### DIRECTIONS FOR THIS TASK
Put the rows below into a numbered list, leaving out the blank lines.

Records from a dataset

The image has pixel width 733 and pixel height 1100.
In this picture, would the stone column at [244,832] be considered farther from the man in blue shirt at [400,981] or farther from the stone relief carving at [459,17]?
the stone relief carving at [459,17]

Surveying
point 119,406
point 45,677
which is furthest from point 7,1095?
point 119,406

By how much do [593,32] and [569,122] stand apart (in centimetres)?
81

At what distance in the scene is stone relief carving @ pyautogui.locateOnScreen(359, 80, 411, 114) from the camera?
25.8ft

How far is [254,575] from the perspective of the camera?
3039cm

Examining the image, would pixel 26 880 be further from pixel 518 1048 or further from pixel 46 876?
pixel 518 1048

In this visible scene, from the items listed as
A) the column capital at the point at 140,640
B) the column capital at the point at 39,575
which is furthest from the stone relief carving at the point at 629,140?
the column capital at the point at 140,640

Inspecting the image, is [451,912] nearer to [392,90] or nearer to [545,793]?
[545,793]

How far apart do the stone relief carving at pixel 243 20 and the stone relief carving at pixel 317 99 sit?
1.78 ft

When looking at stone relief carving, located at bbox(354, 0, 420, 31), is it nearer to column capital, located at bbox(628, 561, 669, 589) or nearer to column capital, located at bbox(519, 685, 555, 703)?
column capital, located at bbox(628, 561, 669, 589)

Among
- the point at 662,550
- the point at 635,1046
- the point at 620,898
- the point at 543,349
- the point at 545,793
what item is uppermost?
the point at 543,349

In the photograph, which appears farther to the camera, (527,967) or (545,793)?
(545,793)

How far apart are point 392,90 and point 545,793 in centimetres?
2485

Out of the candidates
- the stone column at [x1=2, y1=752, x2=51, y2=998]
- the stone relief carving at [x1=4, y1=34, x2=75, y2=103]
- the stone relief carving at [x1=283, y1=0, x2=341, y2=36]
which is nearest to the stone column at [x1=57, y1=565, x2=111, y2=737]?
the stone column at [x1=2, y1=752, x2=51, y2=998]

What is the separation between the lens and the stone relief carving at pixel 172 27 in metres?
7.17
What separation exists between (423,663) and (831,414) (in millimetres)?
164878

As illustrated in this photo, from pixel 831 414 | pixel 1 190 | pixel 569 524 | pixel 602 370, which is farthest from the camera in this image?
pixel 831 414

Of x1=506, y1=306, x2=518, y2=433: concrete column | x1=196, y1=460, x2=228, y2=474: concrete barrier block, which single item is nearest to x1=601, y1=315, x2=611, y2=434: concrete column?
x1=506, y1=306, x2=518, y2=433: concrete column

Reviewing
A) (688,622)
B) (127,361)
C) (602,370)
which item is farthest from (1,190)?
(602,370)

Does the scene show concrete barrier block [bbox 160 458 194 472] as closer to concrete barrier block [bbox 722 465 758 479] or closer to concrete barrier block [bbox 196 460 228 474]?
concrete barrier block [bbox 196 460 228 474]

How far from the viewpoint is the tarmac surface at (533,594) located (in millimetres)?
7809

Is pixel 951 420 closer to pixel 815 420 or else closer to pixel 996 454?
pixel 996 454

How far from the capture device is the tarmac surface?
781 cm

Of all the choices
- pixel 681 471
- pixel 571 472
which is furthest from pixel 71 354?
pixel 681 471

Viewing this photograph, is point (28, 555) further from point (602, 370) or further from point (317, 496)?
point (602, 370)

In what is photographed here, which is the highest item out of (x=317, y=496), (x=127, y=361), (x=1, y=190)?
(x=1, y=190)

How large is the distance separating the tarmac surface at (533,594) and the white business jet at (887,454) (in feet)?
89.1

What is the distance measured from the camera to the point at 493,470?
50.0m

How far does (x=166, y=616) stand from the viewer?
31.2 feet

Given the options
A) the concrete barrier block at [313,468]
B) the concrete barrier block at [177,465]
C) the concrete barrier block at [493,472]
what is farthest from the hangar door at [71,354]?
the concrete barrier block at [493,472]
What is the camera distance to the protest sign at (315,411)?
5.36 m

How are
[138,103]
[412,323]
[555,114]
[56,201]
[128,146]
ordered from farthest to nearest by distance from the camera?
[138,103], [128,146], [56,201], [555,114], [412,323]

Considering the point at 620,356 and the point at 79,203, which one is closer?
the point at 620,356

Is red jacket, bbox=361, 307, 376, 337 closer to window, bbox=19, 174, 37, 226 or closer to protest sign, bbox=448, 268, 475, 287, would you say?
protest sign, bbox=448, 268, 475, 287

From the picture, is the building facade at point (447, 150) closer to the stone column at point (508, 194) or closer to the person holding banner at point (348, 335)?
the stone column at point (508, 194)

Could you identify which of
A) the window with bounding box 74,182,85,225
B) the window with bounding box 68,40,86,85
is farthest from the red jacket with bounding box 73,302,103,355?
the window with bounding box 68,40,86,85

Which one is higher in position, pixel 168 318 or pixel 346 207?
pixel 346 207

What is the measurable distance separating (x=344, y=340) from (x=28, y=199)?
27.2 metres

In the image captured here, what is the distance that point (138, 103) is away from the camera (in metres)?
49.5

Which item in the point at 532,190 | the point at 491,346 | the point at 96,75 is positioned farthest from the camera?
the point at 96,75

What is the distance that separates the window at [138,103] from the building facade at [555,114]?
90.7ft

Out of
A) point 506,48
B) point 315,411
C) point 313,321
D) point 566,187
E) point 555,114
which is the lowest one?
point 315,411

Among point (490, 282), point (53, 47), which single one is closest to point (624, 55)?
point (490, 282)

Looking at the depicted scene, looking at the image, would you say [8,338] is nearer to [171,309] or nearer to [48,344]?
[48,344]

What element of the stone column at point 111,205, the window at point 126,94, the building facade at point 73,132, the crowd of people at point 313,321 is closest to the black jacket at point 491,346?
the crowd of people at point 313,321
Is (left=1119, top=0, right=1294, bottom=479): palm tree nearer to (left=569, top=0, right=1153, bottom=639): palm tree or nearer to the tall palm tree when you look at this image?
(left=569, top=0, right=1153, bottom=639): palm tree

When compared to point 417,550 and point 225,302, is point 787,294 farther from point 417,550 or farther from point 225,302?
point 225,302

### RESULT FOR THIS EXERCISE
1. The image has pixel width 733 and pixel height 1100.
2. In this picture, would the stone column at [244,832] be considered farther from the man in blue shirt at [400,981] or farther from the stone relief carving at [459,17]?
3. the stone relief carving at [459,17]
4. Surveying
5. point 119,406
6. point 45,677
7. which is furthest from point 7,1095?
8. point 119,406
9. By how much do [593,32] and [569,122] stand apart (in centimetres)?
10. 81
11. At what distance in the scene is stone relief carving @ pyautogui.locateOnScreen(359, 80, 411, 114) from the camera?
12. 25.8ft
13. How far is [254,575] from the perspective of the camera?
14. 3039cm
15. Examining the image, would pixel 26 880 be further from pixel 518 1048 or further from pixel 46 876?
16. pixel 518 1048
17. In this visible scene, from the items listed as
18. A) the column capital at the point at 140,640
19. B) the column capital at the point at 39,575
20. which is furthest from the stone relief carving at the point at 629,140?
21. the column capital at the point at 140,640
22. Inspecting the image, is [451,912] nearer to [392,90] or nearer to [545,793]?
23. [545,793]
24. How far apart do the stone relief carving at pixel 243 20 and the stone relief carving at pixel 317 99 sit?
25. 1.78 ft
26. When looking at stone relief carving, located at bbox(354, 0, 420, 31), is it nearer to column capital, located at bbox(628, 561, 669, 589) or nearer to column capital, located at bbox(519, 685, 555, 703)?
27. column capital, located at bbox(628, 561, 669, 589)
28. Among
29. - the point at 662,550
30. - the point at 635,1046
31. - the point at 620,898
32. - the point at 543,349
33. - the point at 545,793
34. what item is uppermost?
35. the point at 543,349
36. In the photograph, which appears farther to the camera, (527,967) or (545,793)?
37. (545,793)
38. How far apart are point 392,90 and point 545,793 in centimetres?
39. 2485
40. Out of the candidates
41. - the stone column at [x1=2, y1=752, x2=51, y2=998]
42. - the stone relief carving at [x1=4, y1=34, x2=75, y2=103]
43. - the stone relief carving at [x1=283, y1=0, x2=341, y2=36]
44. which is nearest to the stone column at [x1=57, y1=565, x2=111, y2=737]?
45. the stone column at [x1=2, y1=752, x2=51, y2=998]
46. What is the separation between the lens and the stone relief carving at pixel 172 27 in metres?
47. 7.17
48. What separation exists between (423,663) and (831,414) (in millimetres)?
49. 164878
50. As illustrated in this photo, from pixel 831 414 | pixel 1 190 | pixel 569 524 | pixel 602 370, which is farthest from the camera in this image?
51. pixel 831 414
52. Of x1=506, y1=306, x2=518, y2=433: concrete column | x1=196, y1=460, x2=228, y2=474: concrete barrier block, which single item is nearest to x1=601, y1=315, x2=611, y2=434: concrete column?
53. x1=506, y1=306, x2=518, y2=433: concrete column
54. Reviewing
55. A) (688,622)
56. B) (127,361)
57. C) (602,370)
58. which item is farthest from (1,190)?
59. (602,370)
60. Does the scene show concrete barrier block [bbox 160 458 194 472] as closer to concrete barrier block [bbox 722 465 758 479] or closer to concrete barrier block [bbox 196 460 228 474]?
61. concrete barrier block [bbox 196 460 228 474]
62. How far from the viewpoint is the tarmac surface at (533,594) located (in millimetres)?
63. 7809
64. Is pixel 951 420 closer to pixel 815 420 or else closer to pixel 996 454?
65. pixel 996 454
66. How far from the capture device is the tarmac surface?
67. 781 cm
68. Of all the choices
69. - pixel 681 471
70. - pixel 571 472
71. which is furthest from pixel 71 354?
72. pixel 681 471
73. Viewing this photograph, is point (28, 555) further from point (602, 370) or further from point (317, 496)?
74. point (602, 370)
75. In what is photographed here, which is the highest item out of (x=317, y=496), (x=127, y=361), (x=1, y=190)?
76. (x=1, y=190)
77. How large is the distance separating the tarmac surface at (533,594) and the white business jet at (887,454) (in feet)?
78. 89.1
79. What is the distance measured from the camera to the point at 493,470?
80. 50.0m
81. How far does (x=166, y=616) stand from the viewer?
82. 31.2 feet
83. Given the options
84. A) the concrete barrier block at [313,468]
85. B) the concrete barrier block at [177,465]
86. C) the concrete barrier block at [493,472]
87. what is farthest from the hangar door at [71,354]?
88. the concrete barrier block at [493,472]
89. What is the camera distance to the protest sign at (315,411)?
90. 5.36 m
91. How are
92. [138,103]
93. [412,323]
94. [555,114]
95. [56,201]
96. [128,146]
97. ordered from farthest to nearest by distance from the camera?
98. [138,103], [128,146], [56,201], [555,114], [412,323]
99. Considering the point at 620,356 and the point at 79,203, which one is closer?
100. the point at 620,356
101. Is red jacket, bbox=361, 307, 376, 337 closer to window, bbox=19, 174, 37, 226 or closer to protest sign, bbox=448, 268, 475, 287, would you say?
102. protest sign, bbox=448, 268, 475, 287
103. From the picture, is the building facade at point (447, 150) closer to the stone column at point (508, 194) or closer to the person holding banner at point (348, 335)?
104. the stone column at point (508, 194)
105. Could you identify which of
106. A) the window with bounding box 74,182,85,225
107. B) the window with bounding box 68,40,86,85
108. is farthest from the red jacket with bounding box 73,302,103,355?
109. the window with bounding box 68,40,86,85
110. Which one is higher in position, pixel 168 318 or pixel 346 207?
111. pixel 346 207
112. What is the measurable distance separating (x=344, y=340) from (x=28, y=199)?
113. 27.2 metres
114. In the image captured here, what is the distance that point (138, 103) is away from the camera (in metres)?
115. 49.5
116. Which item in the point at 532,190 | the point at 491,346 | the point at 96,75 is positioned farthest from the camera?
117. the point at 96,75
118. What is the distance that separates the window at [138,103] from the building facade at [555,114]?
119. 90.7ft
120. Out of
121. A) point 506,48
122. B) point 315,411
123. C) point 313,321
124. D) point 566,187
125. E) point 555,114
126. which is the lowest one?
127. point 315,411
128. Among point (490, 282), point (53, 47), which single one is closest to point (624, 55)?
129. point (490, 282)
130. Looking at the depicted scene, looking at the image, would you say [8,338] is nearer to [171,309] or nearer to [48,344]?
131. [48,344]
132. What element of the stone column at point 111,205, the window at point 126,94, the building facade at point 73,132, the crowd of people at point 313,321 is closest to the black jacket at point 491,346?
133. the crowd of people at point 313,321
134. Is (left=1119, top=0, right=1294, bottom=479): palm tree nearer to (left=569, top=0, right=1153, bottom=639): palm tree or nearer to the tall palm tree when you look at this image?
135. (left=569, top=0, right=1153, bottom=639): palm tree
136. When compared to point 417,550 and point 225,302, is point 787,294 farther from point 417,550 or farther from point 225,302?
137. point 225,302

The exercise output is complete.